Parmi ce qu'Olivier de Sardan appelle « les prisons du pouvoir » dans un de ses articles sur la politique et l’État au Niger, il y a celle des experts internationaux. Il explique que l’aide au développement est une rente qui a des effets pervers : « Plutôt que de développer les initiatives locales, l’ingéniosité populaire, ou les réformes venant de l’intérieur, l’aide au développement induit la dépendance, les stratégies de captation et l’addiction aux réformes venant de l’extérieur… Les pouvoirs successifs ont une forte tendance à se mettre à la "remorque" des bailleurs de fonds, à accepter tout projet et tout programme dès lors qu’il constitue une manne financière, quand bien même on ne croit pas à son efficacité, quand bien même on ne lèvera pas le petit doigt pour en assurer le succès. »
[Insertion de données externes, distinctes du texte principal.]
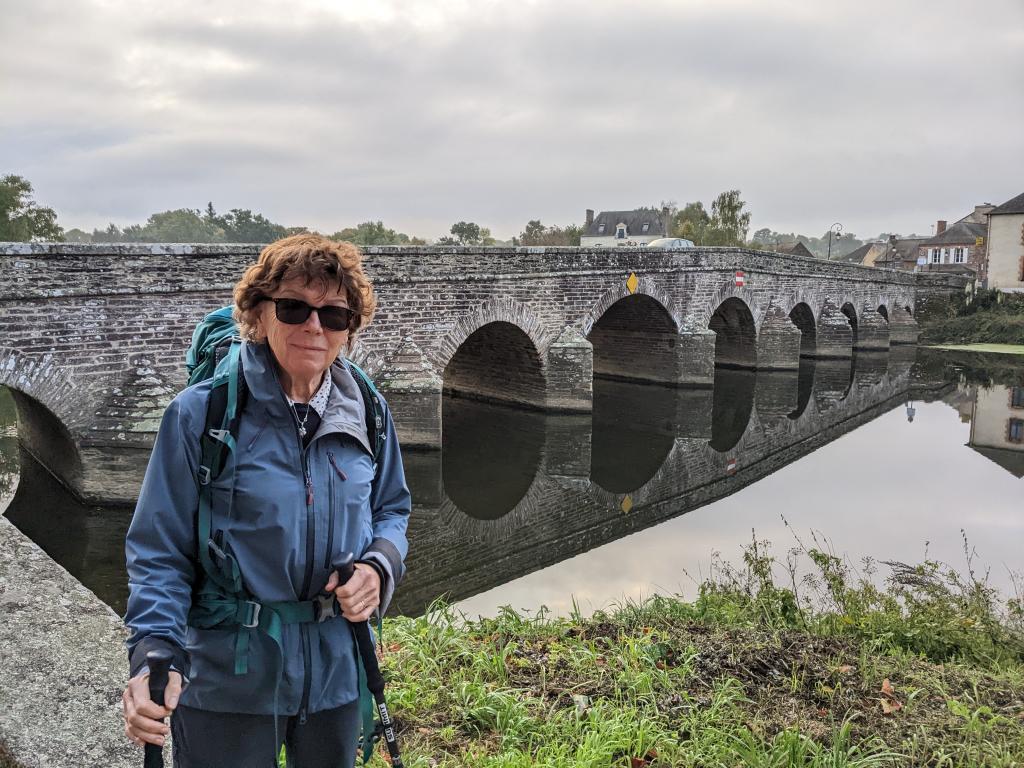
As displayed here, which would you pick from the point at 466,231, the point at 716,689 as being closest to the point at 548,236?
the point at 466,231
Cette critique de l’aide au développement est aussi au cœur du dernier ouvrage en date de ce chercheur ancré dans le terrain nigérien, intitulé La revanche des contextes.
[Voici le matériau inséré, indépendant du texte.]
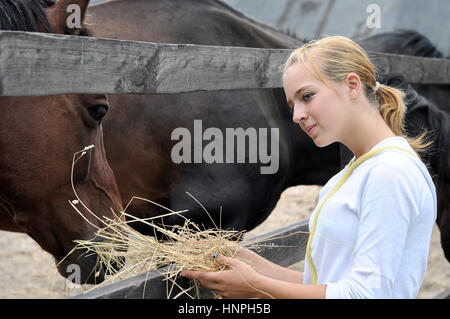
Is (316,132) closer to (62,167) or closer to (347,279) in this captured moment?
(347,279)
Tout à fait. Même si ce livre d’une remarquable richesse ne se limite absolument pas à une critique de l’aide au développement. Olivier de Sardan s’appuie sur des dizaines d’études du LASDEL sur des projets de développement, des politiques publiques dans la santé, l’éducation, des réformes appuyées par des bailleurs de fonds, pour montrer les écarts très importants entre les effets attendus et l’impact réel. Ces écarts résultent d’une inadaptation des projets aux contextes dans lesquels ils doivent être mis en œuvre.
Un expert international compétent mais qui ne connaît pas la réalité du fonctionnement d’un service de maternité, d’un centre de santé, d’une école dans une localité du Niger, du Mali ou d’ailleurs, ne peut pas anticiper les effets inattendus d’une nouvelle politique censée améliorer la délivrance d’un service. Les écarts dans les résultats reflètent aussi le grand décalage entre les normes officielles et ce qu'Olivier de Sardan appelle les normes pratiques, celles qui guident au quotidien le comportement des agents de l’État.
Vous avez aussi parlé des ressources humaines des États qui sont captées par les organisations internationales, les agences de développement, et qui participent de fait à un affaiblissement des administrations publiques…
Absolument, Jean-Pierre Olivier de Sardan l’a dit très clairement lors de notre dialogue : tous les fonctionnaires ou presque rêvent de basculer du côté de l’industrie du développement, en travaillant comme salariés ou comme consultants pour des programmes sur financement extérieur, pour bénéficier de rémunérations et de conditions de travail incomparables avec celles de la fonction publique.
On ne peut pas continuer à faire semblant de ne pas voir que cette logique des projets, et l’ampleur qu’a prise l’industrie du développement dans la détermination des politiques publiques des pays africains, participent de l’affaiblissement ou au mieux du trop lent renforcement des États. Ce renforcement passe avant tout par l’intégrité et les compétences des ressources humaines dans le secteur public. Comme Olivier de Sardan, je pense qu’on ne bâtira pas des États avec des consultants. C’était le titre d’une tribune que j’avais publiée dans le magazine Jeune Afrique en 2018. L’intérêt à moyen et long terme de notre région exige de mettre la question sur la table même s’il n’y a pas de solution facile.